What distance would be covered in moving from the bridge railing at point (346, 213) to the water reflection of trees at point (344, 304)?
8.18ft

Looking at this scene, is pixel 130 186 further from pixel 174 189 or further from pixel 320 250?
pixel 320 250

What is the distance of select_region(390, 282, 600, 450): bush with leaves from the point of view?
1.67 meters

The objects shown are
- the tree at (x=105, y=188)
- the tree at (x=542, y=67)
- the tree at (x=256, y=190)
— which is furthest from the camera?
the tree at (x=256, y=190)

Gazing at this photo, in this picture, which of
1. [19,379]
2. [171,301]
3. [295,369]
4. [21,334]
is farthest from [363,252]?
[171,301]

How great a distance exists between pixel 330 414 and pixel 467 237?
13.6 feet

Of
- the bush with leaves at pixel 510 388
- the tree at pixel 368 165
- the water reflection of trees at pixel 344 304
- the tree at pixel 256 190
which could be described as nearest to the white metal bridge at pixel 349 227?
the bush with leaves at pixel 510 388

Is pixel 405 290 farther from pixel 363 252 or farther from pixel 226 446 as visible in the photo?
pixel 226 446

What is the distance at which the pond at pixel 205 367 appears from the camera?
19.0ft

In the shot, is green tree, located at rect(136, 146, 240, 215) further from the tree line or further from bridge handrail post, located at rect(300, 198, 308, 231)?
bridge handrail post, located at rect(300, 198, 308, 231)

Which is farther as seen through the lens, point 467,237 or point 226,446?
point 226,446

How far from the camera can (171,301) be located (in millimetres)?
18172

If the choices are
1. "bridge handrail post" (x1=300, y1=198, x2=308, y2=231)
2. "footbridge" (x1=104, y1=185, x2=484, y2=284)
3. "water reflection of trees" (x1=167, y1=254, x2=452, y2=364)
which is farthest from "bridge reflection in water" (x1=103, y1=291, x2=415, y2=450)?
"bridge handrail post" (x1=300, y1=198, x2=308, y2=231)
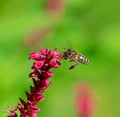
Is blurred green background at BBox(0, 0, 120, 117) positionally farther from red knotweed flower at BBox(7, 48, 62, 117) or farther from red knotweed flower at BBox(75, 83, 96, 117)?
red knotweed flower at BBox(7, 48, 62, 117)

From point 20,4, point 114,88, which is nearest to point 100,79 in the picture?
point 114,88

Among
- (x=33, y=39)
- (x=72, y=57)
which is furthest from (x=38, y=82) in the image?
(x=33, y=39)

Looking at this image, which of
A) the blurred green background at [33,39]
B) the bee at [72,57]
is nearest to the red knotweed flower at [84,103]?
the blurred green background at [33,39]

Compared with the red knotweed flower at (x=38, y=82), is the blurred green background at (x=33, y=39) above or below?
above

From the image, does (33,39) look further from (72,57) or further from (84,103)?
Answer: (72,57)

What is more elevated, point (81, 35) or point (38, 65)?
point (81, 35)

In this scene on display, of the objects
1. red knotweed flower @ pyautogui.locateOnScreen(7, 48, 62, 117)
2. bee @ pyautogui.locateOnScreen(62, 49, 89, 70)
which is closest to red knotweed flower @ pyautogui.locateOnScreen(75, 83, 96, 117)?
bee @ pyautogui.locateOnScreen(62, 49, 89, 70)

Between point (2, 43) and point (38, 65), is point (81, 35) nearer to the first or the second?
point (2, 43)

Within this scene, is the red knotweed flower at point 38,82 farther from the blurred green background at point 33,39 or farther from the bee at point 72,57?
the blurred green background at point 33,39

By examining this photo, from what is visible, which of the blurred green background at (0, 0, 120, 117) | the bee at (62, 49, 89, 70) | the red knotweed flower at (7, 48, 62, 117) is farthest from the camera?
the blurred green background at (0, 0, 120, 117)
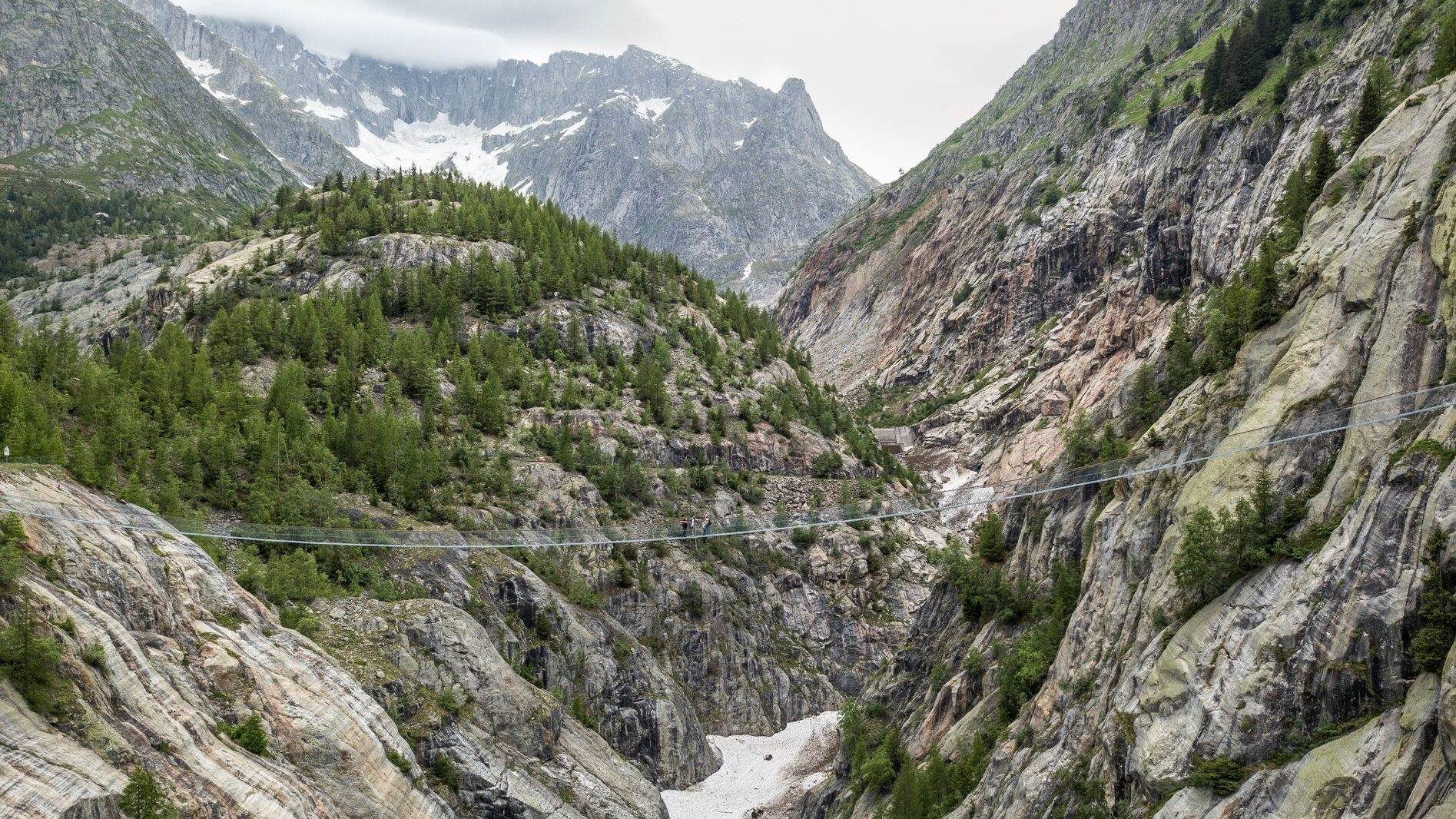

### WRITTEN INSTRUCTION
Convert every line of the entries above into a numbered list, skipping blank lines and leaving the pictures out.

### PROBLEM SOLUTION
1. What distance would be covered in moving from the bridge railing at point (346, 213) to the water reflection of trees at point (344, 304)?
2. 8.18ft
3. Looking at this scene, is pixel 130 186 further from pixel 174 189 or further from pixel 320 250?
4. pixel 320 250
5. What is the distance of select_region(390, 282, 600, 450): bush with leaves from the point of view?
6. 1.67 meters
7. The objects shown are
8. - the tree at (x=105, y=188)
9. - the tree at (x=542, y=67)
10. - the tree at (x=256, y=190)
11. — which is furthest from the camera?
12. the tree at (x=256, y=190)
13. Gazing at this photo, in this picture, which of
14. 1. [19,379]
15. 2. [171,301]
16. 3. [295,369]
17. 4. [21,334]
18. is farthest from [363,252]?
19. [171,301]
20. How great a distance exists between pixel 330 414 and pixel 467 237?
21. 13.6 feet
22. Of
23. - the bush with leaves at pixel 510 388
24. - the tree at pixel 368 165
25. - the water reflection of trees at pixel 344 304
26. - the tree at pixel 256 190
27. which could be described as nearest to the white metal bridge at pixel 349 227?
28. the bush with leaves at pixel 510 388
29. Is pixel 405 290 farther from pixel 363 252 or farther from pixel 226 446 as visible in the photo?
30. pixel 226 446
31. What is the distance at which the pond at pixel 205 367 appears from the camera?
32. 19.0ft
33. In the shot, is green tree, located at rect(136, 146, 240, 215) further from the tree line or further from bridge handrail post, located at rect(300, 198, 308, 231)?
34. bridge handrail post, located at rect(300, 198, 308, 231)
35. Which is farther as seen through the lens, point 467,237 or point 226,446?
36. point 226,446
37. How far from the camera can (171,301) be located (in millimetres)?
38. 18172
39. If the choices are
40. 1. "bridge handrail post" (x1=300, y1=198, x2=308, y2=231)
41. 2. "footbridge" (x1=104, y1=185, x2=484, y2=284)
42. 3. "water reflection of trees" (x1=167, y1=254, x2=452, y2=364)
43. which is farthest from "bridge reflection in water" (x1=103, y1=291, x2=415, y2=450)?
44. "bridge handrail post" (x1=300, y1=198, x2=308, y2=231)
45. Is blurred green background at BBox(0, 0, 120, 117) positionally farther from red knotweed flower at BBox(7, 48, 62, 117) or farther from red knotweed flower at BBox(75, 83, 96, 117)?
46. red knotweed flower at BBox(7, 48, 62, 117)
47. From point 20,4, point 114,88, which is nearest to point 100,79 in the picture?
48. point 114,88
49. Among
50. - (x=33, y=39)
51. - (x=72, y=57)
52. which is furthest from (x=38, y=82) in the image?
53. (x=33, y=39)
54. Looking at this image, which of
55. A) the blurred green background at [33,39]
56. B) the bee at [72,57]
57. is nearest to the red knotweed flower at [84,103]?
58. the blurred green background at [33,39]
59. Compared with the red knotweed flower at (x=38, y=82), is the blurred green background at (x=33, y=39) above or below?
60. above
61. From the image, does (33,39) look further from (72,57) or further from (84,103)?
62. Answer: (72,57)
63. What is more elevated, point (81, 35) or point (38, 65)?
64. point (81, 35)
65. In this scene on display, of the objects
66. 1. red knotweed flower @ pyautogui.locateOnScreen(7, 48, 62, 117)
67. 2. bee @ pyautogui.locateOnScreen(62, 49, 89, 70)
68. which is closest to red knotweed flower @ pyautogui.locateOnScreen(75, 83, 96, 117)?
69. bee @ pyautogui.locateOnScreen(62, 49, 89, 70)
70. Between point (2, 43) and point (38, 65), is point (81, 35) nearer to the first or the second?
71. point (2, 43)
72. Within this scene, is the red knotweed flower at point 38,82 farther from the blurred green background at point 33,39 or farther from the bee at point 72,57?
73. the blurred green background at point 33,39
74. By examining this photo, from what is visible, which of the blurred green background at (0, 0, 120, 117) | the bee at (62, 49, 89, 70) | the red knotweed flower at (7, 48, 62, 117) is farthest from the camera?
75. the blurred green background at (0, 0, 120, 117)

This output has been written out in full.